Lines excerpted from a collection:
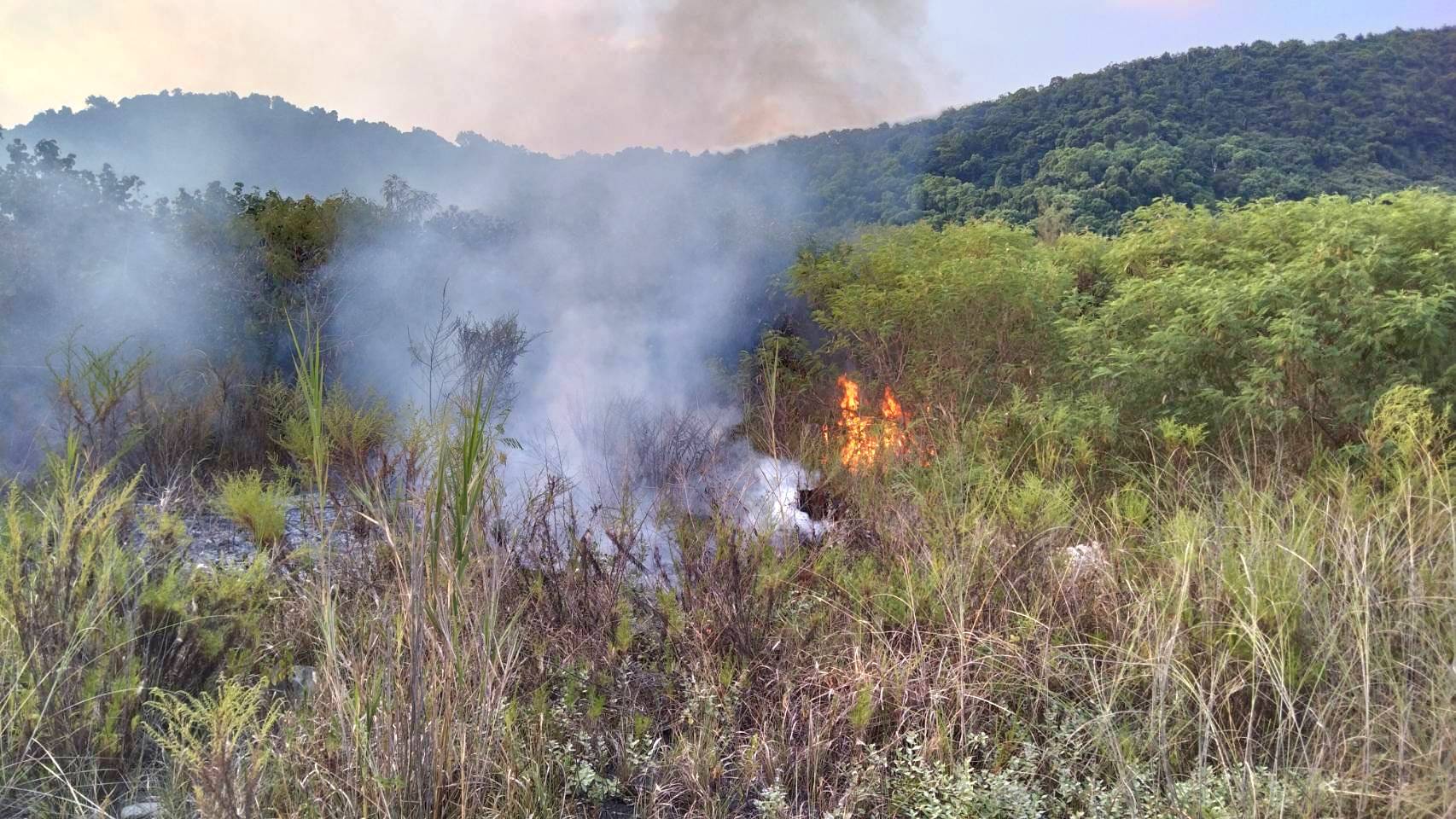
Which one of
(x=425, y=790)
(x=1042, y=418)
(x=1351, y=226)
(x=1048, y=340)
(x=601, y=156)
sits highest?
(x=601, y=156)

Task objective
Rewrite all of the lines above in full, omitting the pictures, and decrease every coordinate in the answers by 84 while leaving all other coordinates unchanged.

Response to this task
Which one of
(x=425, y=790)
(x=1042, y=418)
(x=1351, y=226)
(x=1048, y=340)
(x=601, y=156)
sits highest?
(x=517, y=72)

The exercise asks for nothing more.